Tally the lines in the entries below that contain the string "list", with case counting, and give only the number.

» **Entries from a segmentation dataset**:

:::::

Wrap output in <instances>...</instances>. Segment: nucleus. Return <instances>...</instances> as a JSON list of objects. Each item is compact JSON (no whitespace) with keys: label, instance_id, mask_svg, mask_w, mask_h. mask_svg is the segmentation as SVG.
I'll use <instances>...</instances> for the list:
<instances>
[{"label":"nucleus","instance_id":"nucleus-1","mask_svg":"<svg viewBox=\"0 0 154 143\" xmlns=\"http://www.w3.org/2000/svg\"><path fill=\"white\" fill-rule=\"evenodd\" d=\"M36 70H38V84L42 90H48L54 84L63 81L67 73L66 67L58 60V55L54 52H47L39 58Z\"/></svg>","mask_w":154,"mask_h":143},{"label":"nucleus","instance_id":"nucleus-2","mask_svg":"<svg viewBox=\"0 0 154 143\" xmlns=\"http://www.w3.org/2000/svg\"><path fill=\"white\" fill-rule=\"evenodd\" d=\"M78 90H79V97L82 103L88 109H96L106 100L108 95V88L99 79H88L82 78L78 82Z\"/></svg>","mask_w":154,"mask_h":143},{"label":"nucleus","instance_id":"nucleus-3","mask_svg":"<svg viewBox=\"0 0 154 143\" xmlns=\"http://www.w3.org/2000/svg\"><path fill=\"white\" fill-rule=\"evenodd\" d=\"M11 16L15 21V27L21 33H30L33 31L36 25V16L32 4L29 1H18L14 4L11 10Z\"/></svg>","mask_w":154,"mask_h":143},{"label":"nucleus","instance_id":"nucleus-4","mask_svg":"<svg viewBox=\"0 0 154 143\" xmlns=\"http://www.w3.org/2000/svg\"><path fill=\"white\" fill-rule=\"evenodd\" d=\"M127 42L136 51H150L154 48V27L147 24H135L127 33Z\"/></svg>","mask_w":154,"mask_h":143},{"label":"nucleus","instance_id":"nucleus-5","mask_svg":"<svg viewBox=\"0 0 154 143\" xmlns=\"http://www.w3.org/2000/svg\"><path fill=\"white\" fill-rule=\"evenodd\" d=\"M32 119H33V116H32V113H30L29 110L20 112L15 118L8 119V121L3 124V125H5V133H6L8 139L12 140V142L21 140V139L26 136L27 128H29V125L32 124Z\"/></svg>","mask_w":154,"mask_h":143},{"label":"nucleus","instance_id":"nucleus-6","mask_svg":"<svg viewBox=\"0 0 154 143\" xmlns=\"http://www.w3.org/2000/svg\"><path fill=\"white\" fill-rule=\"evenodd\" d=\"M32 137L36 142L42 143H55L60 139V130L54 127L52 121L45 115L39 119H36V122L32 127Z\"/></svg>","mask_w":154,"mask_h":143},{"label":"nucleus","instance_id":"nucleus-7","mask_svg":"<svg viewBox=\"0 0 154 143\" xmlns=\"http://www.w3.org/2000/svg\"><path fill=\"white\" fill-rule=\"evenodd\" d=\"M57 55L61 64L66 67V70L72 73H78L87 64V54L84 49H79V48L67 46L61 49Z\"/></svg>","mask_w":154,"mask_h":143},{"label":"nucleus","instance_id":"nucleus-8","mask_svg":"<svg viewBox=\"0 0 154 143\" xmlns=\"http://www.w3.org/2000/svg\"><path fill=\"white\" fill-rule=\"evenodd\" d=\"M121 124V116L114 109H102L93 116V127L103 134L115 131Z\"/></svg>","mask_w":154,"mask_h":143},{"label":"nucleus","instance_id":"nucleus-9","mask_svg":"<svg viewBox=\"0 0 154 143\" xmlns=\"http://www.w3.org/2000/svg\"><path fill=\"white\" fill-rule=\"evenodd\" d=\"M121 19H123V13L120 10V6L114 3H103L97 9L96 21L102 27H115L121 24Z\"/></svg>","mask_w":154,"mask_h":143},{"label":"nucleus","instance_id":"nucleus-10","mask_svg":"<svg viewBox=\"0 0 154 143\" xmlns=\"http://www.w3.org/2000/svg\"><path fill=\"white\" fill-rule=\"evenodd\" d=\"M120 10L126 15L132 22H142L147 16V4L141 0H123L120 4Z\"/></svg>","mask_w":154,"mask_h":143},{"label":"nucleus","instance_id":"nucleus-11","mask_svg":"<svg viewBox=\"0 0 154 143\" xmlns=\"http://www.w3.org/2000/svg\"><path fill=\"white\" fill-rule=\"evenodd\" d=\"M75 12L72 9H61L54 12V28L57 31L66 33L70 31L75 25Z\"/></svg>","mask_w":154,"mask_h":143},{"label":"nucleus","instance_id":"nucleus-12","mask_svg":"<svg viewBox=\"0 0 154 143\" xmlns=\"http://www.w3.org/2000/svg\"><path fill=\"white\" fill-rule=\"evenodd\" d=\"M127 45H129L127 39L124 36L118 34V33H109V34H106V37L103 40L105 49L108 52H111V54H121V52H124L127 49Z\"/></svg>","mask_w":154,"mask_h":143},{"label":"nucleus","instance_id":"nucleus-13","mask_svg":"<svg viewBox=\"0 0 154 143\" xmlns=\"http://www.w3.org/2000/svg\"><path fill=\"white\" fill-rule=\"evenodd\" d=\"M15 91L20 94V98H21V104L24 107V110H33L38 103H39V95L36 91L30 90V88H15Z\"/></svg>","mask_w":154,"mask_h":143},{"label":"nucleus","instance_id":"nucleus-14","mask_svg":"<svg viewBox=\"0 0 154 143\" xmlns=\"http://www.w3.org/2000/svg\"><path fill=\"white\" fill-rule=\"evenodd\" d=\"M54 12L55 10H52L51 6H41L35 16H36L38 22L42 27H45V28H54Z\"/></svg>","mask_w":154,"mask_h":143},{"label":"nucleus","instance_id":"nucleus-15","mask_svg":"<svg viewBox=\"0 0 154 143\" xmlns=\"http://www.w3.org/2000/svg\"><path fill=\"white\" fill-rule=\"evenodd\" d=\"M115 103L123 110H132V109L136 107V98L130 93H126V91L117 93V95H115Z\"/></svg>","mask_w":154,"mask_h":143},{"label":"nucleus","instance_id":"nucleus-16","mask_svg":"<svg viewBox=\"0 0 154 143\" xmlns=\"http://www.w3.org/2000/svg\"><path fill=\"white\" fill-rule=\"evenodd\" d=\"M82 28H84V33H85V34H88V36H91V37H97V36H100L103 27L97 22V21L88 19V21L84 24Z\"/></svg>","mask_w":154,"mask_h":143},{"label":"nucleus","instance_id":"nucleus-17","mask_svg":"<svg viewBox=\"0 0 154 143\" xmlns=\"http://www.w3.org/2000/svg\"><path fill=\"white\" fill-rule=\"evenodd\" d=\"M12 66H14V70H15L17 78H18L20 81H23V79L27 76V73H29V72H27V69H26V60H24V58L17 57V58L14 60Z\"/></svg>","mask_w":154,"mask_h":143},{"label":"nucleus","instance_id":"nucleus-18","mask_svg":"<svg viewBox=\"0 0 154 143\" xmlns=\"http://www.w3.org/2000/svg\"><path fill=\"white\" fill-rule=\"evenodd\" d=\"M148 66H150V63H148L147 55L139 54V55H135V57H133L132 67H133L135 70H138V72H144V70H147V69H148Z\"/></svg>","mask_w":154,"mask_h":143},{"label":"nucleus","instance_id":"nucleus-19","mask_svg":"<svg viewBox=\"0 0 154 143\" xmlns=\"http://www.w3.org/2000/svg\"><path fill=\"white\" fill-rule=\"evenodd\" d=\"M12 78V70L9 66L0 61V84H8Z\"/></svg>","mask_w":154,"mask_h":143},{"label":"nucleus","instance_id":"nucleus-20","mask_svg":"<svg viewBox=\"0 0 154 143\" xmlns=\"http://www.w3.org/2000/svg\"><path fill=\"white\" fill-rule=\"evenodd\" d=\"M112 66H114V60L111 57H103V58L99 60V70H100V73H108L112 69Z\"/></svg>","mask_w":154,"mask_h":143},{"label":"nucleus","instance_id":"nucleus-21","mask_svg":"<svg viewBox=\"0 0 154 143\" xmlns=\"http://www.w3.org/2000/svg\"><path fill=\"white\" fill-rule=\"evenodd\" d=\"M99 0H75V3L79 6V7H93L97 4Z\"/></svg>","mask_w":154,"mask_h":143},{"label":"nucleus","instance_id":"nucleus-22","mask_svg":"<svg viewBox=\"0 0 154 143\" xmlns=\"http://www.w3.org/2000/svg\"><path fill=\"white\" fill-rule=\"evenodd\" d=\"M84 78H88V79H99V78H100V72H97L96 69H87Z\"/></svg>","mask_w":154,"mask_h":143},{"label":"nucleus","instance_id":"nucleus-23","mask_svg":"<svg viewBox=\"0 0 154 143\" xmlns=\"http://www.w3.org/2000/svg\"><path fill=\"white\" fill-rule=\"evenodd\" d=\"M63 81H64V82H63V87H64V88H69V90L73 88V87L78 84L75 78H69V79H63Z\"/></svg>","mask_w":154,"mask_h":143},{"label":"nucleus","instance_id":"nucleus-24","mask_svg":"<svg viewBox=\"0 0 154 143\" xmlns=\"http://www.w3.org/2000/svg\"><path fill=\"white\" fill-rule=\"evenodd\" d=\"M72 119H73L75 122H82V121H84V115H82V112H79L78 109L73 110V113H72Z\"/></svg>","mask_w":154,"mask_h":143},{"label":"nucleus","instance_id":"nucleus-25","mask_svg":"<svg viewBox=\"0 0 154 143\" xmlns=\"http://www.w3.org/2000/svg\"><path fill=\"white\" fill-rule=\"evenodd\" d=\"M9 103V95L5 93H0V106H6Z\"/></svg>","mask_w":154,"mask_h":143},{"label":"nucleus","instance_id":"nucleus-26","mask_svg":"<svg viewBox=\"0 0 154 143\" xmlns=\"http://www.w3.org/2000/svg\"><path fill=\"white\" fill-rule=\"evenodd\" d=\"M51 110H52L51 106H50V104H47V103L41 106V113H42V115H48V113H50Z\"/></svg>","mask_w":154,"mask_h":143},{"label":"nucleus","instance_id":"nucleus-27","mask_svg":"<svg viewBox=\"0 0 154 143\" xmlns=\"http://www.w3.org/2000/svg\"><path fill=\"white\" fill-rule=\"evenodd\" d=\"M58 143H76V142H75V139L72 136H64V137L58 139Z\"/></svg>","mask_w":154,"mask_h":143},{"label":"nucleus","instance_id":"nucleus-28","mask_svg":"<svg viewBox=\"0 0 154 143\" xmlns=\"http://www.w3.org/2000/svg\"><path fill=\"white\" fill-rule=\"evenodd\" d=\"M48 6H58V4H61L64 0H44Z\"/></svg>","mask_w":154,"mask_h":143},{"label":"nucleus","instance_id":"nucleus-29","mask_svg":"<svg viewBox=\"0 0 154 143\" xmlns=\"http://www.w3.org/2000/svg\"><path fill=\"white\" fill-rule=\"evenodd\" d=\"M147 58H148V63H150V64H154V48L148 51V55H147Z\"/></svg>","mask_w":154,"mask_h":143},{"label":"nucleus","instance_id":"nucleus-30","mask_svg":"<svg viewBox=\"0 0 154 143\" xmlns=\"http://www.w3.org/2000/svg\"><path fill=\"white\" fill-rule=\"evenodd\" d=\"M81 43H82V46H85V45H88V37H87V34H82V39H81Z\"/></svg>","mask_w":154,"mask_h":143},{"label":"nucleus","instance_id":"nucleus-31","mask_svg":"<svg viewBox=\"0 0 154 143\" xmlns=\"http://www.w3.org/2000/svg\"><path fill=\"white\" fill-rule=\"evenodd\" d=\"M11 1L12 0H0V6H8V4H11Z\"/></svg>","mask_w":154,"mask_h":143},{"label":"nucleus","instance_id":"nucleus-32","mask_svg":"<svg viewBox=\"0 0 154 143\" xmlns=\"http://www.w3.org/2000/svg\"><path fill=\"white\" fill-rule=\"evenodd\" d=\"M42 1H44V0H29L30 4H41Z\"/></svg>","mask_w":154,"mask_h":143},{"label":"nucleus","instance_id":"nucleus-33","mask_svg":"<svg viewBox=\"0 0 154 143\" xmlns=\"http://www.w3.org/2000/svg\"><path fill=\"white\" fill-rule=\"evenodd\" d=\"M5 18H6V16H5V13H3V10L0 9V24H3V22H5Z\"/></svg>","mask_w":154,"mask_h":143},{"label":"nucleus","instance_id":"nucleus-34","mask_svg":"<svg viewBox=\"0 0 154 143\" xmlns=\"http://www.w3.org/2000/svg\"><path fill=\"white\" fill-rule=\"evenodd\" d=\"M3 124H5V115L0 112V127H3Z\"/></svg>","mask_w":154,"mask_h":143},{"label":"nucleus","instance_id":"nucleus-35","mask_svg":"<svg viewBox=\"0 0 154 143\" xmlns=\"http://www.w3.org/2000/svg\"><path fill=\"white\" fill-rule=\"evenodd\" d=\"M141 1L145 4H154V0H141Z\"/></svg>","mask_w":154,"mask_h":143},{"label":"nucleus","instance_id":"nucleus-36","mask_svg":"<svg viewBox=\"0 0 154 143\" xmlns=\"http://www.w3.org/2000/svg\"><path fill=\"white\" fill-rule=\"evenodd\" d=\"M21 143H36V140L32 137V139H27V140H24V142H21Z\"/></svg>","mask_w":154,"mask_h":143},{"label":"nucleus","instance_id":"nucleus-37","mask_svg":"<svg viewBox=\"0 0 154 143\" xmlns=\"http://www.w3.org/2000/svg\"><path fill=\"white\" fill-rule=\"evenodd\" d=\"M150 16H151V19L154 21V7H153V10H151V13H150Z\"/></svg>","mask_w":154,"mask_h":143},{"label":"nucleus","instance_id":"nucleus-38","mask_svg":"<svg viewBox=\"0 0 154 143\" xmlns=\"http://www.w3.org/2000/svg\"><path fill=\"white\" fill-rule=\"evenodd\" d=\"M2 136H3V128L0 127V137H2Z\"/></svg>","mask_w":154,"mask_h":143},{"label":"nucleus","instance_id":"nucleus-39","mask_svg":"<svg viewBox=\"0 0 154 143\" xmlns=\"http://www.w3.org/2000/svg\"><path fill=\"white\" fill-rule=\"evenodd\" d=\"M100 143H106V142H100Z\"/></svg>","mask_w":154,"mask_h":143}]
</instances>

:::::

» **The completed task**:
2